Our journey to living a secondhand life
Written by Jess
How it all began
Right at the start of our time together we knew we wanted to do something good for the planet.
We would go to festivals and so many people would leave their tents behind, along with a trail of single-use plastic.
This is how our first project, Tent Happy, was born.
It was an incredible adventure
We salvaged abandoned tents and sleeping bags. We travelled all over the UK and worked extremely hard, in all weathers.
From scorching hot days where we were so hot, we would pour buckets of cold water over each other, just to be able to keep going.
To torrential rain and a lot of mud.
Some tents were completely buried in puddles and rubbish, but sometimes that's where the best tents were hiding!
Each tent was then thoroughly cleaned and checked before being sold.
We've saved some real beauties. We even have some of our favourites still.
We collected and sold at least 300 tents and donated about 500 sleeping bags to homeless charities in the UK.
We make a good team
The most important thing we learned from creating Tent Happy, was that we loved working together and we were good at making good things happen.
What about our own impact?
We thought about all the things we could be doing to reduce our impact on the planet. Like; reducing the amount of meat we ate; plastic-free shopping (we go to Ripple, Viva Organics and Awesome Wales); recycling more and being mindful of our day to day use of stuff.
Throw away culture
We didn’t think about the planet much before we met, or about how our lifestyles were affecting it at all.
When we started making our own changes, it was at the peak of the disposable / throw away culture.
We would go to festivals and nearly everyone would leave their tents behind, along with a trail of single-use plastic. It was scary seeing how little people seemed to care and to be honest, it was an exercise in self-reflection too.
We became open to the idea that if everything stays as it is now, the environment might not be ok.
We also realised that our individual actions do actually make a difference. The ripple effect.
We became open to the idea that if everything stays as it is now, things might not be ok in terms of the environment. And, we also realised that our individual actions do actually make a difference.

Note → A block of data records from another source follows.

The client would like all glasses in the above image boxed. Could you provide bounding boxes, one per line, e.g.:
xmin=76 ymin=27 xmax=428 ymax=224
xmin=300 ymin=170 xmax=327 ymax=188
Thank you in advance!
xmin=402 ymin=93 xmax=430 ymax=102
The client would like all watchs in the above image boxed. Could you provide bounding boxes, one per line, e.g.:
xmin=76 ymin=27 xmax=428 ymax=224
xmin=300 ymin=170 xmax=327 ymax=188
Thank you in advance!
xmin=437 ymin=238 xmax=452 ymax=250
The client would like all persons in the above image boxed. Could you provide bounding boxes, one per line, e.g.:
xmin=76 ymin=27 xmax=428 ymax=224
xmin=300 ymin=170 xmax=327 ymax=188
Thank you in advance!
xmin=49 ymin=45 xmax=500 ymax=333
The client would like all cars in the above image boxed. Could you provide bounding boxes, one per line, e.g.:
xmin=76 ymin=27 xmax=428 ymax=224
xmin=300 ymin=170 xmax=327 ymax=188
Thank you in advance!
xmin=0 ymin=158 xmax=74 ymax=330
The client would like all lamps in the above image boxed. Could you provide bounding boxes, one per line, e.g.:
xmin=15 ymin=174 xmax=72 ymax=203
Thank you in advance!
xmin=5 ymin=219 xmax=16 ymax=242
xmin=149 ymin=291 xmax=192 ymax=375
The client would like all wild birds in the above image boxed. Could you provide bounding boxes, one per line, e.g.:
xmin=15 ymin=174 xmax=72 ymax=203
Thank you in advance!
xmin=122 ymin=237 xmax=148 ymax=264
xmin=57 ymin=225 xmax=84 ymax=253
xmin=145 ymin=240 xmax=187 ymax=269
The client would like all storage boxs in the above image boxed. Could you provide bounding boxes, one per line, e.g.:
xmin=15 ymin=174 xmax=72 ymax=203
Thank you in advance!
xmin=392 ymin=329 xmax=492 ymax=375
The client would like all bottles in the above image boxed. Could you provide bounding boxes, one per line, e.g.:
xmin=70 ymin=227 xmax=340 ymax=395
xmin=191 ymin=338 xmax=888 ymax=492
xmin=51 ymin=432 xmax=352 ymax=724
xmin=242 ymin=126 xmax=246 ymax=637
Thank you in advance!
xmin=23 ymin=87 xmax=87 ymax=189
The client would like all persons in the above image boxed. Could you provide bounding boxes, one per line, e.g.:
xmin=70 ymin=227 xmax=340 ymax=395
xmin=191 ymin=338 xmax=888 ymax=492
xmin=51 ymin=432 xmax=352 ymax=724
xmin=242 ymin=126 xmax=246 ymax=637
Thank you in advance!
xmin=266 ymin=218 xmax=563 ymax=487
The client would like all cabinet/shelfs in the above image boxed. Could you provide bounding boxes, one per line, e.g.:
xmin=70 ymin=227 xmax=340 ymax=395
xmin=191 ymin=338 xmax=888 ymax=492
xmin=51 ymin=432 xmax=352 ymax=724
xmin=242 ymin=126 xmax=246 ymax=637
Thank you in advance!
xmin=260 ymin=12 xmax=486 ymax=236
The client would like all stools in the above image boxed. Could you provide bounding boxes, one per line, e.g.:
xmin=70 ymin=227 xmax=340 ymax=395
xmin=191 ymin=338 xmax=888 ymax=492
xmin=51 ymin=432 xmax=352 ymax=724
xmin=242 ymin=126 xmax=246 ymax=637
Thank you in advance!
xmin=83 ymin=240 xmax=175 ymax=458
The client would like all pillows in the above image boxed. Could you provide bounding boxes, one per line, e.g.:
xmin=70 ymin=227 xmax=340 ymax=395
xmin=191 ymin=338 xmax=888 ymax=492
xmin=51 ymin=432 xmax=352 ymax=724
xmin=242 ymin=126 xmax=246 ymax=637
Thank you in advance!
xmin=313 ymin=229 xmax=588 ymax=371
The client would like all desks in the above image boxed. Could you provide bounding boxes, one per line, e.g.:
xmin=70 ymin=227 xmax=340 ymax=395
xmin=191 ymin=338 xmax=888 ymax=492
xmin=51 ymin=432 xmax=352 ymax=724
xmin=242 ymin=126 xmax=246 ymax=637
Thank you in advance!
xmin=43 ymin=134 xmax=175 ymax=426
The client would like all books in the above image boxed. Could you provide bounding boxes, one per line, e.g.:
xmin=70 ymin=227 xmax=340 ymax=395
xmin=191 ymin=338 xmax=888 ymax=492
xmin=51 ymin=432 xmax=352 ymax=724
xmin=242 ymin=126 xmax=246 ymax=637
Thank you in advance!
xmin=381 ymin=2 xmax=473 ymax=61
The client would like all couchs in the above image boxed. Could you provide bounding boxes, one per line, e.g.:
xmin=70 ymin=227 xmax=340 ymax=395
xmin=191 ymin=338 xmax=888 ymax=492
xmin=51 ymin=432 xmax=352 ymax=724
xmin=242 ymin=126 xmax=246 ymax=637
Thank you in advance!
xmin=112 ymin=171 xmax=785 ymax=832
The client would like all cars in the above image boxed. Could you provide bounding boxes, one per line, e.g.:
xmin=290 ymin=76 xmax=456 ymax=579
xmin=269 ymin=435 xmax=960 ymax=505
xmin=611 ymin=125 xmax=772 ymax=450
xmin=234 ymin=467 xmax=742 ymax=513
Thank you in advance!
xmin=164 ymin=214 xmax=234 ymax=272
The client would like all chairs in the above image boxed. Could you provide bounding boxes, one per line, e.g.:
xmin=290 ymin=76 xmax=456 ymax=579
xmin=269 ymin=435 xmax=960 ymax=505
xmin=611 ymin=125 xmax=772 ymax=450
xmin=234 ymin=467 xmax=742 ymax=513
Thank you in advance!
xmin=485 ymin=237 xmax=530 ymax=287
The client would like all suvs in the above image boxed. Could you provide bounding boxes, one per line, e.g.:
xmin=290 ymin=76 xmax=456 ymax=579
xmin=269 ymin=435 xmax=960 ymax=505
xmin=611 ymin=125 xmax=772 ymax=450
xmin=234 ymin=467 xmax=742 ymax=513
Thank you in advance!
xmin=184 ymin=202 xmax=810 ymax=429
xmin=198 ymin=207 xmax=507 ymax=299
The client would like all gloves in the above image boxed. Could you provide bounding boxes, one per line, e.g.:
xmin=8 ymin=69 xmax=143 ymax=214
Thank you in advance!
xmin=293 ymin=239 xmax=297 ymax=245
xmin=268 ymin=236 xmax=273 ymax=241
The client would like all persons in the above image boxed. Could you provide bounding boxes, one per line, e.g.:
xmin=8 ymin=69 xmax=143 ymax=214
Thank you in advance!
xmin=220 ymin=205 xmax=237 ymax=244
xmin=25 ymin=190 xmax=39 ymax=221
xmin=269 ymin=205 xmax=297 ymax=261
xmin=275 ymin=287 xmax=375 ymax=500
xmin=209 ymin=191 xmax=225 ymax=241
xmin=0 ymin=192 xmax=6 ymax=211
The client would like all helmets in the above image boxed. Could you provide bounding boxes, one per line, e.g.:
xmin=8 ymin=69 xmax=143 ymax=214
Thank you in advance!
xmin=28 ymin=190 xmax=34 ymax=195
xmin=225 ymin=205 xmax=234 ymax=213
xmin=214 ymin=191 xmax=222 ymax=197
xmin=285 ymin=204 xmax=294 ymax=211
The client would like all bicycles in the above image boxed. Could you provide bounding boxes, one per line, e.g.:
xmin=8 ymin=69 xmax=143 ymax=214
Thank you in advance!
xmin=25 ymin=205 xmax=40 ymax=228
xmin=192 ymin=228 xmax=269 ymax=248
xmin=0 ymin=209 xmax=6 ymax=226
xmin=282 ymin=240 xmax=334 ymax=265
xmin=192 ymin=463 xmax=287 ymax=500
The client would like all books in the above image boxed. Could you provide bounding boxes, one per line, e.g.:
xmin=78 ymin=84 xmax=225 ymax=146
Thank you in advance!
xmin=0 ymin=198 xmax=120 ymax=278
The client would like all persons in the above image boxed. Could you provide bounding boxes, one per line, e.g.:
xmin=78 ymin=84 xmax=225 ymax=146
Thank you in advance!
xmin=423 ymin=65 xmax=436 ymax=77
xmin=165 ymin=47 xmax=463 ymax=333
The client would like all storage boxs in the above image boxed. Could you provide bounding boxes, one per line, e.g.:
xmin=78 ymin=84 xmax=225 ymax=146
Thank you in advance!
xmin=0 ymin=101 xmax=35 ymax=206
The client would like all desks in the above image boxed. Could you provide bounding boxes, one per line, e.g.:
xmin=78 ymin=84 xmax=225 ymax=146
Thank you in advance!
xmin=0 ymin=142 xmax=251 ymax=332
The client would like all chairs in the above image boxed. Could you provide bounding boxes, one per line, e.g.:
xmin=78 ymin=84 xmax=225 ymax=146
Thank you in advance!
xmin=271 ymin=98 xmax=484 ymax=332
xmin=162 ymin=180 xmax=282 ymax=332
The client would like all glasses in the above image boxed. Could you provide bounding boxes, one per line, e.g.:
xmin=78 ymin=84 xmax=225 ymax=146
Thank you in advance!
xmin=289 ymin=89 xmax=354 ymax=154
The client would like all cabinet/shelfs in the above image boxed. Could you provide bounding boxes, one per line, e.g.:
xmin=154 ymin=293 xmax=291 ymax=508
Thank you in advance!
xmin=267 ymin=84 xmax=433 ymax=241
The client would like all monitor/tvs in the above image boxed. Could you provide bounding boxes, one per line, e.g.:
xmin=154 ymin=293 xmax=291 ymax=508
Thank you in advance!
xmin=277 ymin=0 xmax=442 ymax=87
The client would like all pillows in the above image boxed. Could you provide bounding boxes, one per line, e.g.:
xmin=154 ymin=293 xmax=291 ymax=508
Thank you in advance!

When one person makes a change, everyone else pays attention, because ripples create waves.Sophie Rae, Ripple Living, Cardiff's first zero waste shop
The David Attenborough effect
The BBC’s ‘The War on Plastic’ helped people shift their attitude towards plastic waste.
It was noticeable from how many people were talking about it.
It is amazing to see how much it has got through to everyday people (including us) and encouraged us all to reduce waste.
A second hand mindset is part of the solution
We realised that buying second hand was a real change that we could make in our own lives.
By making a conscious choice to reuse items that were no longer of use to others, we would reduce pollution and waste.
We could still be modern people; with regular tastes/likes/needs. We didn’t have to wear the same three tops and the same three pairs of trousers for the rest of our lives and never wash our hair to be less impactful.
We could live a ‘normal’ life, without contributing to unnecessary manufacturing and consumerism.
If everyone bought one used item instead of new this year, we would save… [over 200,000 tonnes of waste from landfill]ThredUp
A baby footprint
Davey and I were conflicted about having a family of our own - it seemed irresponsible to bring a new person into the world who would be adding a human-sized carbon footprint to the planet.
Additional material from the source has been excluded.